_EXTRACT TO READ_:
Intercept X 2.0 is about to be released. The beta phase has been running for a while now and the product is expected to arrive this month (January 2018) as a free update. This article is not yet about Intercept X 2.0, but more about a deeper look into the technology it contains.
Machine Learning is currently the talk of the town, just as the Cloud, VR (Virtual Reality) and AR (Augmented Reality) were before. Marketing then often sells it as A.I. for Artificial Intelligence or KI, which stands for artificial intelligence. Whether it’s chat bots, virtual assistants, autonomous driving cars, translation tools, smartphones, or photo software, manufacturers say AI is in everything, making our lives easier and the product smarter.
AI chips (neural processing units (NPUs)) for pattern recognition and analysis are currently installed in the top smartphones. If you imagine where it’s going, soon everyone will have a little supercomputer in their pocket that’s almost always online. Richard Hendriks’ decentralized Internet from the TV series “Silicon Valley” will soon become reality. Such projects already exist on the blockchain for decentralized storage or decentralized computing power.

_DO THIS_:
Continue the article on machine learning and Intercept X 2.0 from the point where it stops.

_RECORDED INFORMATION_:
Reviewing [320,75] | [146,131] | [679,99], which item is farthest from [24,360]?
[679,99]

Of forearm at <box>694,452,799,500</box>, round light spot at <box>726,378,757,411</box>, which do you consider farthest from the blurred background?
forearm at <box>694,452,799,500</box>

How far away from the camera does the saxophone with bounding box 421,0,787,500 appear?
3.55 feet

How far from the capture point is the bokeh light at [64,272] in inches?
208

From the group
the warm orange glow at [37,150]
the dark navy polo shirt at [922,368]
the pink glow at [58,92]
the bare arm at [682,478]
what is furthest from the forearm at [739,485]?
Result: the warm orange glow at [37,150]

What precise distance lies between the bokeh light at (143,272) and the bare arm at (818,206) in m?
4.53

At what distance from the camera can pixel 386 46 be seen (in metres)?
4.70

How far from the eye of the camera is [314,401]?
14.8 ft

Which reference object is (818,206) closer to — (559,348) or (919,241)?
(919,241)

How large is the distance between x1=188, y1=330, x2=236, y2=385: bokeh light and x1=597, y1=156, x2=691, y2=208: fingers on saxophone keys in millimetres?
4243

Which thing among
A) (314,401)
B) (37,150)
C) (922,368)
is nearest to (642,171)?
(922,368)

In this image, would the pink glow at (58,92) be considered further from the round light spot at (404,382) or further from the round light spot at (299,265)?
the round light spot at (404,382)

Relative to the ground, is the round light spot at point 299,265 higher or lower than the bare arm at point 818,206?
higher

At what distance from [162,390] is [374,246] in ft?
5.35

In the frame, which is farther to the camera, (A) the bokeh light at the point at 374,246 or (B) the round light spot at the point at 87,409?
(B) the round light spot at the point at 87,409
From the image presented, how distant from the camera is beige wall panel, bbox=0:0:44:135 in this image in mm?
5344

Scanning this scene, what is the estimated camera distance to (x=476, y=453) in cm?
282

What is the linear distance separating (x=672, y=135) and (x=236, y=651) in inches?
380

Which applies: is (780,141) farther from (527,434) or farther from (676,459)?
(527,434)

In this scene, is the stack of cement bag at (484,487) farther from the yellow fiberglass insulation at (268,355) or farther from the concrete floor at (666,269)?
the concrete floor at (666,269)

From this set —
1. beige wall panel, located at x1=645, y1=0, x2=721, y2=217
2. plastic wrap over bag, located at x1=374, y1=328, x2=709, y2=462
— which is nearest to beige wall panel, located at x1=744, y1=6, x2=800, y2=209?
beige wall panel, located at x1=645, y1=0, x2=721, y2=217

_EXERCISE RESULT_:
At this point, a very clear recommendation for the TV series Silicon Valley! 😉
But back to the topic. Everyone is currently advertising with AI, but not everywhere that says AI on it is actually AI in it. The differences are huge. The term AI actually refers to nothing more than machine learning, which is also what Sophos relies on with Intercept X 2.0.
What exactly is this “machine learning”?
Machine learning is briefly and aptly described as follows on Wikipedia:
“Machine learning is an umbrella term for the “artificial” generation of knowledge from experience: an artificial system learns from examples and can generalize them after the learning phase is over. This means that it does not simply learn the examples by heart, but “recognizes” patterns and regularities in the learning data. Thus, the system can also assess unknown data (learning transfer) or fail to learn unknown data (overfitting).”
More precisely, Sophos relies on Deep Learning, an advanced form of machine learning.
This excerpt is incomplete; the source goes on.